While the Q9F provides a slight viewing angle improvement over 2017’s models, color saturations reduce and you start to see more pronounced backlight blooming around bright objects if you watch from horizontal angles of more than around 30 degrees. This blooming also becomes more exaggerated if you watch from a vertical viewing angle of more than around 15 degrees. Something to bear in mind if you’re thinking of mounting your next TV on a wall above your eyeline.
Although the Q9F’s audio is not as stand-out awesome as its pictures, it’s still the best sound we’ve heard from a Samsung TV for years.
It’s powerful enough, for starters, to combine pretty extreme volumes and a wide dynamic range without sounding muffled or distorted. It also manages to project its sound away from the TV’s bodywork, creating a three-dimensional audio space that has depth, width and height.
Dialogue sounds clear and locked to the screen, where it should be, and you can hear plenty of subtle detailing - despite the fact that the set’s pretty much invisible speakers also deliver more bass than most built in TV sound systems.
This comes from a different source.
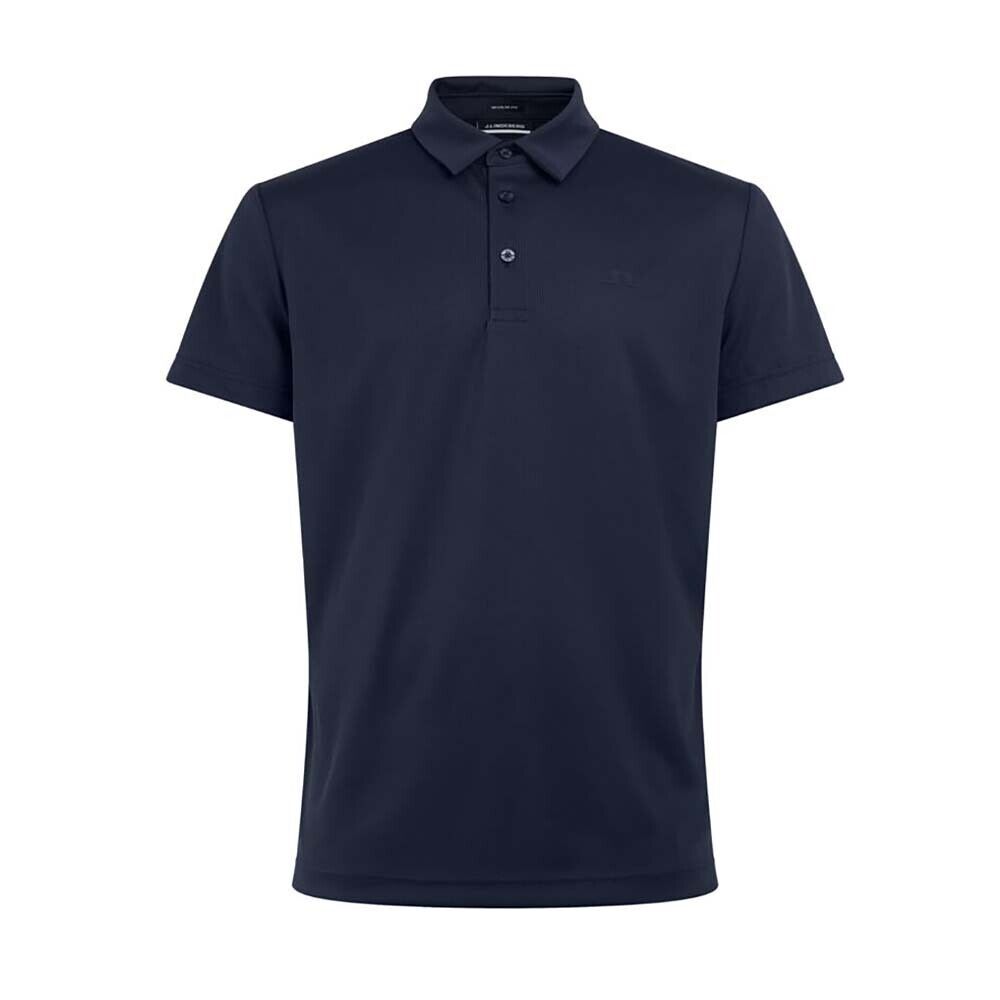 j lindeberg cam regular fit polo shirt navy uk size small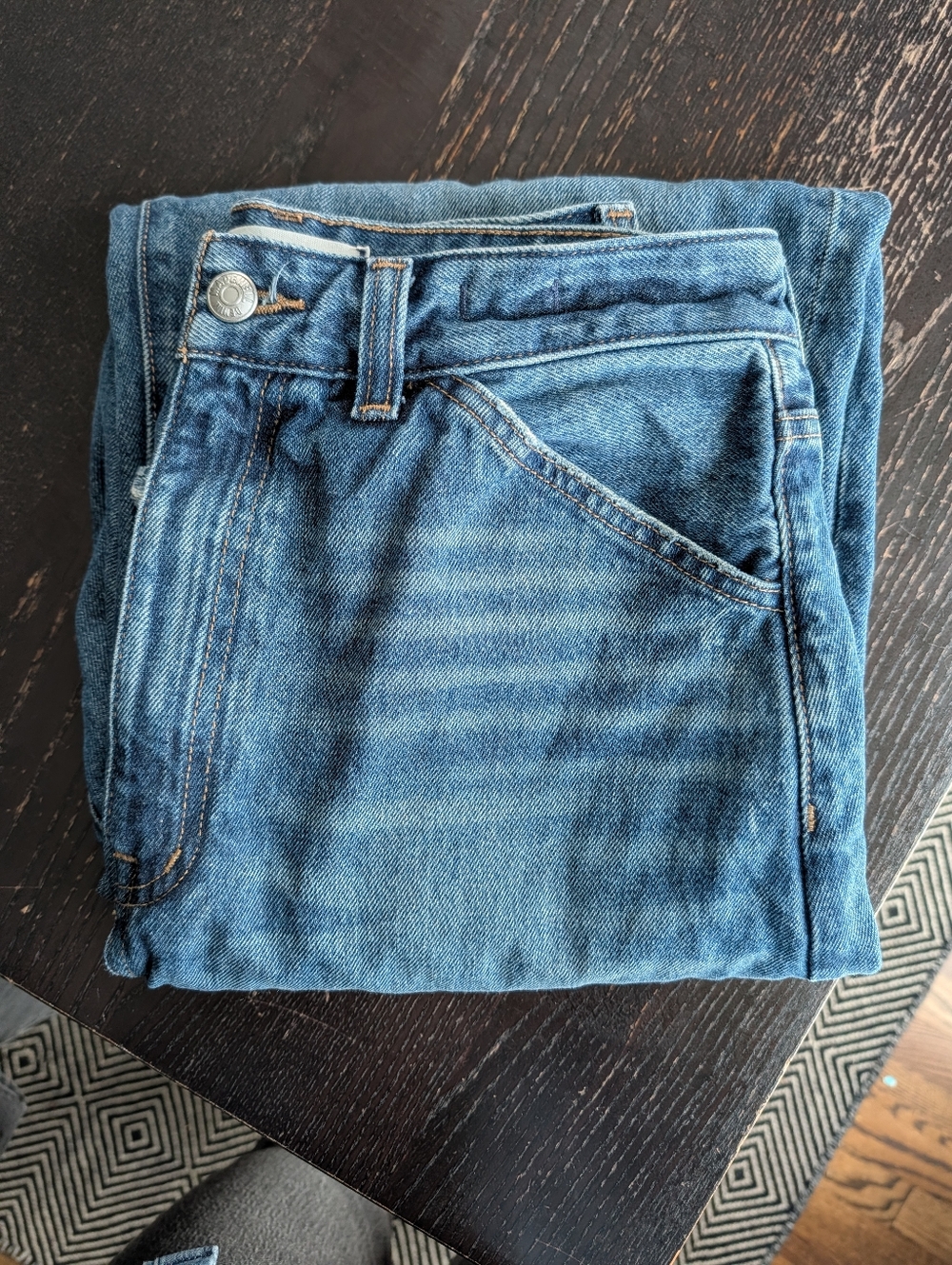 Madewell Curvy Balloon Jean Size 28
Well worth a mention here, too, is Samsung’s new Smart Sound feature. This analyses the incoming sound and automatically adjusts the quality of the sound to suit the type of content you’re watching. For instance, it will adopt a stadium-style sound tone if you’re watching sports, or a movie-friendly tone if you’re watching a film. The system also equalizes sound levels across different inputs.
Gimmicky though it sounds on paper, Smart Sound turns out to be an unexpectedly brilliant feature, making everything you watch sound palpably better without you needing to touch any sound adjustment menus.
Our only complaint about the Q9F’s audio is that very shrill tones can cause a momentary buzz from the TV’s chassis. When this is the worst you can come up with on a flat TV’s sound performance, though, you know you’re generally in pretty positive territory! You can always easily add on any of Samsung's excellent soundbar options for a more room-filling audio experience.
Sound TL;DR: The Q9F sounds impressively powerful, well rounded and dynamic - and its new Smart Sound feature is a revelation.
Aside from not supporting Dolby Vision, with the Q9F Samsung has taken on board pretty much all the criticisms levelled at its 2017 QLED debutantes.
It’s introduced direct lighting with local dimming. It’s remembered that contrast and black level performance is at least as important to your viewing experience as brightness. And it’s remembered that live TV is still a big part of most households’ day to day viewing, however popular streaming may have become.
The Q9F also makes the QLED colour performance even more spectacular than it was before, and introduces a variety of features that make it uniquely accomplished as a gaming monitor. The result is the all-round most spectacular TV we’ve ever tested. Rumours of LED TVs demise, it seems, have been greatly exaggerated.